Por G1-AL 12/12/2017 15h03 - Atualizado em 12/12/2017 18h06
Por G1-AL 12/12/2017 15h03 Atualizado em 12/12/2017 18h06
As barracas que funcionam na orla da cidade de Barra de São Miguel, Litoral Sul de Alagoas, foram lacradas no início da tarde desta terça-feira (12) por determinação, segundo os barraqueiros, da Superintendência do Patrimônio da União (SPU).

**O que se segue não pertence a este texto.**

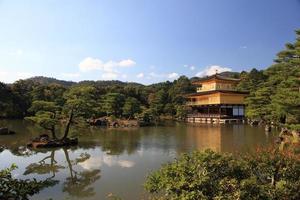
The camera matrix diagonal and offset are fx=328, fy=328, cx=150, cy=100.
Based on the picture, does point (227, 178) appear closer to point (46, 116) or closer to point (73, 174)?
point (73, 174)

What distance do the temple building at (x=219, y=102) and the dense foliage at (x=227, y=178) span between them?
96.4 feet

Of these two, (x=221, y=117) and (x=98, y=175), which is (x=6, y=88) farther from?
(x=98, y=175)

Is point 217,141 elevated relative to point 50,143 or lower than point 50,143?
elevated

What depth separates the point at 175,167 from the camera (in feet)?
20.4

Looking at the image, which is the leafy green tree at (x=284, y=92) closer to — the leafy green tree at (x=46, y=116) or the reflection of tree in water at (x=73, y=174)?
the reflection of tree in water at (x=73, y=174)

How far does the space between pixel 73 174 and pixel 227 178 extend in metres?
6.29

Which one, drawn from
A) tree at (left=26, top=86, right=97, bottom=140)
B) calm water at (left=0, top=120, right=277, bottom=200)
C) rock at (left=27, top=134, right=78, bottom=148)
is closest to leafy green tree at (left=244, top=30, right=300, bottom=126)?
calm water at (left=0, top=120, right=277, bottom=200)

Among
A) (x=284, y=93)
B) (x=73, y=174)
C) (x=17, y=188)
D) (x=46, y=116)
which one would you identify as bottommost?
(x=73, y=174)

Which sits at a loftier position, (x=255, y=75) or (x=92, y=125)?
(x=255, y=75)

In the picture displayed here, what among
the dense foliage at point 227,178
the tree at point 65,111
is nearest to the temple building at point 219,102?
the tree at point 65,111

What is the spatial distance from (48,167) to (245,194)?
8.48 meters

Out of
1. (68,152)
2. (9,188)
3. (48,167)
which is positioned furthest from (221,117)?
(9,188)

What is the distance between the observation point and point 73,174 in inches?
428

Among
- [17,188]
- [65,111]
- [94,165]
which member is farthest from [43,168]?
[17,188]
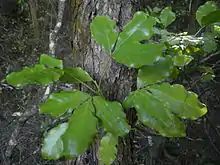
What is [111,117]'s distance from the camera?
51cm

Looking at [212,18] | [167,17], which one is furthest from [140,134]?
[212,18]

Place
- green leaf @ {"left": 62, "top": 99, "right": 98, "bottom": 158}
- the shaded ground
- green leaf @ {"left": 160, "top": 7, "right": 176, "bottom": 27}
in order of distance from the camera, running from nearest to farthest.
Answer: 1. green leaf @ {"left": 62, "top": 99, "right": 98, "bottom": 158}
2. green leaf @ {"left": 160, "top": 7, "right": 176, "bottom": 27}
3. the shaded ground

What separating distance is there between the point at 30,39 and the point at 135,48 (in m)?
3.59

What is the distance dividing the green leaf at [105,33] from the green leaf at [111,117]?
0.10 m

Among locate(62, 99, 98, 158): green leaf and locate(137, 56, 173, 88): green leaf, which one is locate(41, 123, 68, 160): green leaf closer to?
locate(62, 99, 98, 158): green leaf

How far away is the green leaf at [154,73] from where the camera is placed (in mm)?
559

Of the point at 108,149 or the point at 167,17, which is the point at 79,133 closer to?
the point at 108,149

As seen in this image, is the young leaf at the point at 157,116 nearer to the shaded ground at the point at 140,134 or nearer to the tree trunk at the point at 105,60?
the tree trunk at the point at 105,60

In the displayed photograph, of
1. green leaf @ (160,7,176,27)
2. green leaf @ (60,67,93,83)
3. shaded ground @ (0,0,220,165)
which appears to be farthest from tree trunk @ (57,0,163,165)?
shaded ground @ (0,0,220,165)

A reportagem tenta contato com a SPU e com o prefeito da Barra, Zezeco (PMDB), que estava intermediando as negociações entre a União e os barraqueiros, para falar sobre o assunto.

"Todas as barracas foram lacradas, inclusive as que haviam fechado acordo com a SPU. Isso aconteceu porque a maioria não quer fechar acordo, aí o prefeito mandou fechar as barracas. Ninguém da prefeitura veio falar com a gente sobre isso até agora", afirma a presidente da Associação dos Barraqueiros do município, Eliane da Silva dos Santos.

Em novembro, o G1 mostrou que a SPU havia dado prazo até o dia 19 de fevereiro do ano que vem para que cerca de dez barracas fossem desocupadas e então demolidas na orla da Vila Niquim. O objetivo é promover a reurbanização daquela área.
À época, o prefeito disse à reportagem que as barracas não estavam de acordo com as normas da SPU e que por isso precisariam ser demolidas. Apenas quatro barraqueiros haviam fechado acordo sobre a saída do local com a superintendência, enquanto outros seis ainda estavam negociando.

Só que nesta terça, os barraqueiros dizem terem sido pegos de surpresa quando todas as barracas foram interditadas. A ação contou com a participação de equipes da Polícia Militar (PM).

Os barraqueiros chegaram a interditar os dois sentidos da rodovia AL-101 Sul, em protesto contra o fechamento das barracas.

"Nós não temos previsão de voltar a trabalhar. Estamos tentando ainda marcar uma reunião com o juiz da cidade. Já conversamos com os vereadores, que estão do nosso lado. Se nós passarmos três dias sem trabalhar, como vamos colocar o pão na nossa mesa? Precisamos de uma solução rápida para essa situação", conclui Eliane.